Copy out the items below, swapping each "riverbank" for "stream bank" and leaving everything else unchanged.

○ ○ ○ ○ ○ ○ ○

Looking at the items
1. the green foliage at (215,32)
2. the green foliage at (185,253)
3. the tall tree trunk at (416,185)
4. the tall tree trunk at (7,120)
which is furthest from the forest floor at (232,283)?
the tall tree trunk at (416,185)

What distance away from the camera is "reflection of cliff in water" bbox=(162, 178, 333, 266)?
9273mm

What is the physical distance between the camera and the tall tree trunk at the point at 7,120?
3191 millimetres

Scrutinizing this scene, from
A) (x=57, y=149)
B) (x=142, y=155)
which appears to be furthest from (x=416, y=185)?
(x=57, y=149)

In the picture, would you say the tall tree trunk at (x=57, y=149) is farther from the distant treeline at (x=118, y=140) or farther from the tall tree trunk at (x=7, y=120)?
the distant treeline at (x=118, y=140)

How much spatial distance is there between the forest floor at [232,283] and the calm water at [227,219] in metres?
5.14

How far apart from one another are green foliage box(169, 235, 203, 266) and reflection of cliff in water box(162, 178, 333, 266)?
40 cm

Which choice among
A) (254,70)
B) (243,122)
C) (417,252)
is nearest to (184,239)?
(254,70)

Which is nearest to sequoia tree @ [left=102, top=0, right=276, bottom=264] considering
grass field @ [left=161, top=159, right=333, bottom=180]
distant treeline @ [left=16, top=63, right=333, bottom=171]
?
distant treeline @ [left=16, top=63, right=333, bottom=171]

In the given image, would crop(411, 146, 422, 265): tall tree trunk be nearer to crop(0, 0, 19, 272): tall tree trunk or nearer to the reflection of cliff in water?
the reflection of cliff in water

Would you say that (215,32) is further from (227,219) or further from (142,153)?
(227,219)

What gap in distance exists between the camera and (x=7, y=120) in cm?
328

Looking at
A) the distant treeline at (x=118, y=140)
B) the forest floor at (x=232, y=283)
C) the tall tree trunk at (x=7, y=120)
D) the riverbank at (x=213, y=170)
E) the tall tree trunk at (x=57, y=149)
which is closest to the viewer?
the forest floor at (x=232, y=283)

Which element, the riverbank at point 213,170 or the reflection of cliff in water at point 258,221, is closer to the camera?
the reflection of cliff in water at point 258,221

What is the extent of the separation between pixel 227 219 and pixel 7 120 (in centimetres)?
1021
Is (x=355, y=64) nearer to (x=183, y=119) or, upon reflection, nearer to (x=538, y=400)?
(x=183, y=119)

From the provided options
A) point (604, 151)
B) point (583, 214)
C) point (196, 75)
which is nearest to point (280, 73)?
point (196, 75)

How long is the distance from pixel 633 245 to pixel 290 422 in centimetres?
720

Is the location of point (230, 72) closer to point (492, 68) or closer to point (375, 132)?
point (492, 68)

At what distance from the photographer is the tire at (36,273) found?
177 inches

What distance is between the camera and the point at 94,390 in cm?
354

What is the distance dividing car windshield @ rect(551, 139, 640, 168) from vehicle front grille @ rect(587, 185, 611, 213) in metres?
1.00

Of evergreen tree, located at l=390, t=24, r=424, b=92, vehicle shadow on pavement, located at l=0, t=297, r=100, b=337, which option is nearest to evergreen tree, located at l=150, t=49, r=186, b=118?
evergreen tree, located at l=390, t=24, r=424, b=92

○ ○ ○ ○ ○ ○ ○

# [RESULT OF THIS EXERCISE]
Looking at the items
1. the green foliage at (215,32)
2. the green foliage at (185,253)
3. the tall tree trunk at (416,185)
4. the tall tree trunk at (7,120)
which is furthest from the forest floor at (232,283)?
the tall tree trunk at (416,185)

What distance away from the camera is "reflection of cliff in water" bbox=(162, 178, 333, 266)?
9273mm

What is the physical distance between the camera and the tall tree trunk at the point at 7,120?
3191 millimetres

Scrutinizing this scene, from
A) (x=57, y=149)
B) (x=142, y=155)
which appears to be furthest from (x=416, y=185)?
(x=57, y=149)

In the picture, would you say the tall tree trunk at (x=57, y=149) is farther from the distant treeline at (x=118, y=140) or farther from the tall tree trunk at (x=7, y=120)?
the distant treeline at (x=118, y=140)

How much spatial distance is there between the forest floor at [232,283] and the calm water at [227,219] in metres?
5.14

How far apart from one another are green foliage box(169, 235, 203, 266) and reflection of cliff in water box(162, 178, 333, 266)?
40 cm

Which choice among
A) (254,70)
B) (243,122)
C) (417,252)
is nearest to (184,239)?
(254,70)

Which is nearest to sequoia tree @ [left=102, top=0, right=276, bottom=264] considering
grass field @ [left=161, top=159, right=333, bottom=180]
distant treeline @ [left=16, top=63, right=333, bottom=171]
?
distant treeline @ [left=16, top=63, right=333, bottom=171]

In the given image, would crop(411, 146, 422, 265): tall tree trunk be nearer to crop(0, 0, 19, 272): tall tree trunk or nearer to the reflection of cliff in water?
the reflection of cliff in water

Would you say that (215,32) is further from (227,219) or further from (142,153)?
(227,219)

What gap in distance exists between the camera and (x=7, y=120) in cm?
328

Looking at
A) the distant treeline at (x=118, y=140)
B) the forest floor at (x=232, y=283)
C) the tall tree trunk at (x=7, y=120)
D) the stream bank at (x=213, y=170)
E) the tall tree trunk at (x=57, y=149)
which is closest to the viewer?
the forest floor at (x=232, y=283)

Which element, the stream bank at point 213,170 or the reflection of cliff in water at point 258,221, is closer to the camera?
the reflection of cliff in water at point 258,221

What is the extent of the separation between pixel 227 219 and pixel 7 120 (in centimetres)?
1021
Is (x=355, y=64) nearer to (x=183, y=119) or, upon reflection, nearer to (x=538, y=400)?
(x=183, y=119)

From the provided options
A) point (604, 151)
B) point (583, 214)
C) point (196, 75)
which is nearest to point (280, 73)?
point (196, 75)

How long is the distance from pixel 633 245 to pixel 290 422 in centimetres?
720

Is the location of point (230, 72) closer to point (492, 68) or closer to point (375, 132)?
point (492, 68)

At what distance from the photographer is the tire at (36,273) found?
177 inches

What distance is between the camera and the point at 94,390 in cm?
354

What is the distance dividing car windshield @ rect(551, 139, 640, 168) from vehicle front grille @ rect(587, 185, 611, 213) in metres?
1.00

Of evergreen tree, located at l=390, t=24, r=424, b=92, vehicle shadow on pavement, located at l=0, t=297, r=100, b=337, which option is nearest to evergreen tree, located at l=150, t=49, r=186, b=118?
evergreen tree, located at l=390, t=24, r=424, b=92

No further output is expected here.